List each line of the records below that contains the word "here".

PROVIDED MATERIAL start

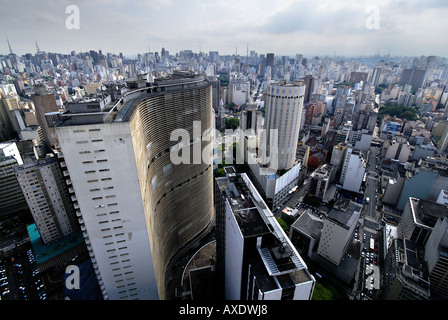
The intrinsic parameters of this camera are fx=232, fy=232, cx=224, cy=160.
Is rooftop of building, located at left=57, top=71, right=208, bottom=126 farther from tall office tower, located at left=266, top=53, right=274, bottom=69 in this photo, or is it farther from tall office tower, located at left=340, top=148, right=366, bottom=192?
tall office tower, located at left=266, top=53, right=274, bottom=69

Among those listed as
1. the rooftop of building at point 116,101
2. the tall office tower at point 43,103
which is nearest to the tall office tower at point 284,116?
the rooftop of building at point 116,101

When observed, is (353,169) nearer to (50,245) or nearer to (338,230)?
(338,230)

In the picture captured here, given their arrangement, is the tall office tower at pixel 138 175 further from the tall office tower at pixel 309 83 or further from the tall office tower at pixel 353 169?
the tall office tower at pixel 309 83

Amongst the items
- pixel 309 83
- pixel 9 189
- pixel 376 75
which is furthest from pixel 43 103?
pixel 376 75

PROVIDED MATERIAL end
PROVIDED MATERIAL start

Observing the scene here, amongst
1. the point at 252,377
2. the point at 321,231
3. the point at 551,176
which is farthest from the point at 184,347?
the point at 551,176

PROVIDED MATERIAL end

■ COMPLETE OUTPUT:
In the picture captured here, given their arrangement, is the tall office tower at pixel 138 175 further from the tall office tower at pixel 309 83 or further from the tall office tower at pixel 353 169?
Observing the scene here, amongst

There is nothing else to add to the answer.